Rigg était désormais acculé au mur.

« Dans quelques heures, à l’annonce de ta mort, il est prévu que je verse quelques larmes. Les nécessités de la politique. Mais elles n’en seront pas moins sincères. »

Rigg hocha la tête. « Et j’en verserai quelques-unes pour vous, Mère, rétorqua-t-il. Pour la femme que vous auriez pu devenir, si vous étiez restée humaine. »

Mère lui jeta un regard interrogateur. Qu’est-ce qui le rendait si sûr de lui, tout à coup ? Et… comment Param avait-elle pu esquiver les barres de métal ? Où diable se cachait-elle ?

« Est-elle là, à tes côtés ? » l’interrogea-t-elle.

Rigg confirma d’un geste de la tête : « Juste ici.

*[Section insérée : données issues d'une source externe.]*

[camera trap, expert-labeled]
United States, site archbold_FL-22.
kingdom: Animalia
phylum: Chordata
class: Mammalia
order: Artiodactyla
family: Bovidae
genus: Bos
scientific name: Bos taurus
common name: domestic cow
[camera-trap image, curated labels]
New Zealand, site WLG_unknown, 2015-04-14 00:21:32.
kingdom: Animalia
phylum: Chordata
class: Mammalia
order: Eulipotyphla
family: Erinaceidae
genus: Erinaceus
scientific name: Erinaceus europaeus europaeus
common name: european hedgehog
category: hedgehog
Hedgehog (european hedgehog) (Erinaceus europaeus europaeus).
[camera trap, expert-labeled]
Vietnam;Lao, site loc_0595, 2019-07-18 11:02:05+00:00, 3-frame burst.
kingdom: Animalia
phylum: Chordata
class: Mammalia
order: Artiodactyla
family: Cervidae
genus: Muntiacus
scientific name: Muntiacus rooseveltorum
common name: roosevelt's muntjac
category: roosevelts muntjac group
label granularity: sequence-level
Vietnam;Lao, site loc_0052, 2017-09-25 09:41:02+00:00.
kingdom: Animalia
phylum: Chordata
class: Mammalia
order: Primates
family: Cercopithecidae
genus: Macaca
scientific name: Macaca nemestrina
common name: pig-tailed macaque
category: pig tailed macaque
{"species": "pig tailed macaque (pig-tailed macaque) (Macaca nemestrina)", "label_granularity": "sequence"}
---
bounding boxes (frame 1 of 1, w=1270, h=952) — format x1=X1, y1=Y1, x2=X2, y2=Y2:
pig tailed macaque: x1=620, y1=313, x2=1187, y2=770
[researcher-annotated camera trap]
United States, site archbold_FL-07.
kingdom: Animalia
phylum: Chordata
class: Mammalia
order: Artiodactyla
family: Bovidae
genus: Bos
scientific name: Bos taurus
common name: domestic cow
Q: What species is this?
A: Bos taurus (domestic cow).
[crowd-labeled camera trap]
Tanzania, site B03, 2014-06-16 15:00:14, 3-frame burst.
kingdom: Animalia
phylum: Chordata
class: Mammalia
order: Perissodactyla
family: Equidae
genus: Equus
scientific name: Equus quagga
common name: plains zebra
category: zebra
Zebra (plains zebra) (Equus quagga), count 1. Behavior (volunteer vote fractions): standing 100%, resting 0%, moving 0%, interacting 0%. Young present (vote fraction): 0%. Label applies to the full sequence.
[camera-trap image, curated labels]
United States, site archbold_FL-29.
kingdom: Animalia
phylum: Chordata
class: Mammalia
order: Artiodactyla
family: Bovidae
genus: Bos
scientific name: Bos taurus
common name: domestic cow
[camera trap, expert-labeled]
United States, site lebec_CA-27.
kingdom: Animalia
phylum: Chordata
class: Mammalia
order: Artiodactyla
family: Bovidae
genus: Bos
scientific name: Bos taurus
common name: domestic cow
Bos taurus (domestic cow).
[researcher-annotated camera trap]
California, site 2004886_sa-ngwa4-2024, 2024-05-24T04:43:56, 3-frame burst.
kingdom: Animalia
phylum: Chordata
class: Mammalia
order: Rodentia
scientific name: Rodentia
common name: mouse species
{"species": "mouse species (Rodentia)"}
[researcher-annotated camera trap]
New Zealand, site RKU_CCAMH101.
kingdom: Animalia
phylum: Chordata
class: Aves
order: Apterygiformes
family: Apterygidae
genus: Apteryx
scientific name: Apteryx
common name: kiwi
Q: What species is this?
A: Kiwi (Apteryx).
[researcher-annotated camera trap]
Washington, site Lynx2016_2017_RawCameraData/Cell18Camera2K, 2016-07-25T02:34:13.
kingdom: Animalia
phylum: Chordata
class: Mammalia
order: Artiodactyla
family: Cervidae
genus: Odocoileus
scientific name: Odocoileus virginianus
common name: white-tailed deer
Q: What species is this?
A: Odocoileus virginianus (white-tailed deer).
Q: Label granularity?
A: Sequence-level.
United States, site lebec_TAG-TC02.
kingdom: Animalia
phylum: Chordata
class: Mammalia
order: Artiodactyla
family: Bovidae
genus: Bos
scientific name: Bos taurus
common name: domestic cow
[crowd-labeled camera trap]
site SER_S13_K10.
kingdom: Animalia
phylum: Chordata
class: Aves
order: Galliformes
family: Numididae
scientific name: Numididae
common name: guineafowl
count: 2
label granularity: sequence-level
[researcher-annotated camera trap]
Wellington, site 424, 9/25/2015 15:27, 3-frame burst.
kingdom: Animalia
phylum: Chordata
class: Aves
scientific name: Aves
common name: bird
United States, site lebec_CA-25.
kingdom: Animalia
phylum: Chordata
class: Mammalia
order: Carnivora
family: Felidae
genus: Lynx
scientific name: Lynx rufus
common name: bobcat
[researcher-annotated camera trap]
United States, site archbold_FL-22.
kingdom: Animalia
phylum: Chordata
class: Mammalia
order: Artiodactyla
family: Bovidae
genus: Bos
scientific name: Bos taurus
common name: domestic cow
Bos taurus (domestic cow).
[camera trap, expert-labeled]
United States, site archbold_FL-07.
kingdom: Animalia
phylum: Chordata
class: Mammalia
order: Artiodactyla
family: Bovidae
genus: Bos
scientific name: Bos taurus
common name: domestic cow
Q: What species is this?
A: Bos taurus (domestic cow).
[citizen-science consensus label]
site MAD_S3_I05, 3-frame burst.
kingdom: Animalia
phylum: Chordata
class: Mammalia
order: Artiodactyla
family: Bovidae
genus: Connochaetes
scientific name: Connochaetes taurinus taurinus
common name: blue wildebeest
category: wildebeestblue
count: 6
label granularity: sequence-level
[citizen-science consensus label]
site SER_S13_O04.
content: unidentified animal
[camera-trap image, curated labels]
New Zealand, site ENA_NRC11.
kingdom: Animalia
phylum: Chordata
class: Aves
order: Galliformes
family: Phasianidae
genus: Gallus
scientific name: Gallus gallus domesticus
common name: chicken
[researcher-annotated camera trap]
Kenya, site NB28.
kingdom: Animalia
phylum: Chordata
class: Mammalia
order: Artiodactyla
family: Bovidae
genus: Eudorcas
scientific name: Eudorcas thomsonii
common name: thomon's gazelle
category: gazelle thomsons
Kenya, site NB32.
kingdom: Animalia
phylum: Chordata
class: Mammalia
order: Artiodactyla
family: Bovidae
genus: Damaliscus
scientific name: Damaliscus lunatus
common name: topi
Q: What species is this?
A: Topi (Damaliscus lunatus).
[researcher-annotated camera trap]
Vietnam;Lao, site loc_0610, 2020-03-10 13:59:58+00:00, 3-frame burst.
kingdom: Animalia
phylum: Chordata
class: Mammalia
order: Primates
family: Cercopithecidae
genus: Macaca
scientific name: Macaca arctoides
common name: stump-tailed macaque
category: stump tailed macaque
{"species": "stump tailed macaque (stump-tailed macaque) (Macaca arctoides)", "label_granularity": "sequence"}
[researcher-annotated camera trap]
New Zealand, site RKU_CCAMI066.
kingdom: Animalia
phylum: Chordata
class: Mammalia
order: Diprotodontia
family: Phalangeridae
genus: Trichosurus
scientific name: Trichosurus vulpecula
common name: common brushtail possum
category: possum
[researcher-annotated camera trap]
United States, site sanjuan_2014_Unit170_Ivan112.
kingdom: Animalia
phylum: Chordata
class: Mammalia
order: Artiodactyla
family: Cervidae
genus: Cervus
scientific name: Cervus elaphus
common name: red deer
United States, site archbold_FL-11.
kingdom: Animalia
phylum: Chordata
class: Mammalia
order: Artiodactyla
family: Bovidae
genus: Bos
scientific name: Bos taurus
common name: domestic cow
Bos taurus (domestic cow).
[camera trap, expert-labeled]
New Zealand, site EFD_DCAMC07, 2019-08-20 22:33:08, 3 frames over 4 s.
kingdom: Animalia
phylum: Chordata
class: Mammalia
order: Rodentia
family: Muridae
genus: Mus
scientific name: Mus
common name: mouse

— Elle ne… partage pas le même espace que toi, au moins ? s’inquiéta-t-elle. Parce que si c’est le cas et que j’ordonne à mes hommes d’avancer sur vous, l’explosion que feront vos deux corps quand elle sortira de son invisibilité ne sera pas belle à voir. C’est ça, ton plan pour te venger ? Qu’on meure tous dans l’explosion ? »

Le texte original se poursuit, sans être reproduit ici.